• _DOCUMENT PASSAGE_
Start of Block

See, also, Pendleton v. Kinsley, 3 Cliff. 416, Fed. Cas. No. 10,922 ; Adams v. Steamboat Co., 151 N. Y. 163, 45 N. E. 369, 34 L. R. A. 682, j6 Am. St. Rep. 616; Penn. R. R. v. Vandiver, 42 Pa. 365, 82 Am. Dec. 520; Am. & Eng. Enc. of Law (2d Ed.) vol. 5, pp. 542–5; 6 Cyc. pp. 598-601.
The libelant was not negligent in leaving her stateroom door on the hook, which was used by her precisely as it was intended to be used. To hold that a passenger is guilty of negligence in using an appliance furnished by the carrier, to accomplish the purpose for which it was furnished, involves the implication that the carrier was negligent in furnishing it. There was nothing unusual in the use of the hook. It was a disagreeable night, rainy and foggy, when the portholes would riaturally be closed. The libelant had not retired for the night; her light was burning and there was nothing to induce her to suspect that there was a thief among those whose duty it was to guard her and her property.
We think the notice of claim given the transport company or its agents was a substantial and sufficient compliance with the provisions of the ticket.
It remains to consider whether the District Court was justified in allowing a recovery for the value of the lost property over and above the $5,000 for which the vessel was bonded. There can be no doubt that at the commencement of the action the libelant had fully committed herself to $5,000 as the value of her jewelry. This was the sum stated in the written notice of claim signed by her proctor; it was again stated in her libel, in her answer to one of the claimant's interrogatories and in the stipulation and bond. If the claimant had been misled to its injury by reason of this mistake, we should be inclined to hold the libelant strictly to the sum thus demanded, but the claimant has not been misled in the slightest degree; the cause has proceeded precisely as it would have proceeded had the value been stated at $7,500 instead of $5,000. The mistake was a natural one. The libelant, at the outset, unmindful of the appreciation in value of diamonds and emeralds, gave the value of the cost price 12 or 15 years previous, and not at their actual worth at the time of the theft. If after the decison the claimant had offered to stipulate the damages at $5,000, a much more difficult question would be presented, but this was not done, and a reference was ordered.

End of Block

• _WORK INSTRUCTIONS_
1) Duplicate a passage of the court opinion, beginning at the words "The libelant was" and stopping after "and her property.".
2) Can you pick up the court opinion on the stolen jewelry and carry it on past its final sentence?
The entries that follow have no connection to the court opinion on the stolen jewelry.

• _RECORDED DATA_
Start of Block

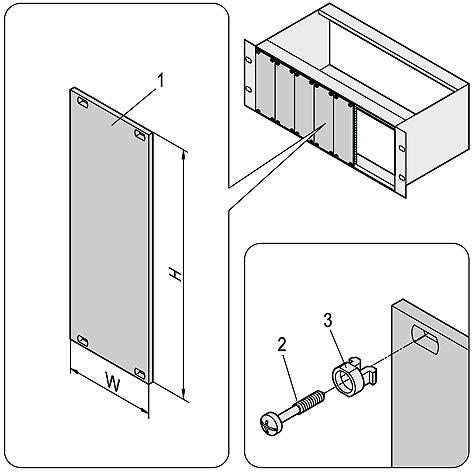 1
H
W
3
2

End of Block

• _OUTPUTS IN ORDER_
1)
The libelant was not negligent in leaving her stateroom door on the hook, which was used by her precisely as it was intended to be used. To hold that a passenger is guilty of negligence in using an appliance furnished by the carrier, to accomplish the purpose for which it was furnished, involves the implication that the carrier was negligent in furnishing it. There was nothing unusual in the use of the hook. It was a disagreeable night, rainy and foggy, when the portholes would riaturally be closed. The libelant had not retired for the night; her light was burning and there was nothing to induce her to suspect that there was a thief among those whose duty it was to guard her and her property.

2)
The libelant called a jeweler of high character and long experience who was an expert in precious stones and thoroughly familiar with the lost jewelry, having frequently seen and handled the more valuable pieces. He stated the value of all the lost articles, giving a minimum and a maximum sum. For instance, he stated the value of the most elaborate piece—the diamond crescent-to be between $3,000 and $3,500. No testimony was offered by the claimant to dispute this proof,
although the case was remanded for that purpose, and the commissioner made a conservative report, accepting the minimum valve given and assessing the libelant's damage, in round numbers, at $7,000. That the amount of the loss was at least $7,000 is not disputed and cannot be disputed upon this proof.
In dealing with the question the district judge says:
“No merit appears in the claimant's exceptions. Every opportunity has been given it to contest the question of value. None has been availed of, and the exceptions must be overruled. The libelant moves to amend her libel by changing the allegation of damage so that the same shall read more than $7,500, instead of more than $5,000. This motion is granted.”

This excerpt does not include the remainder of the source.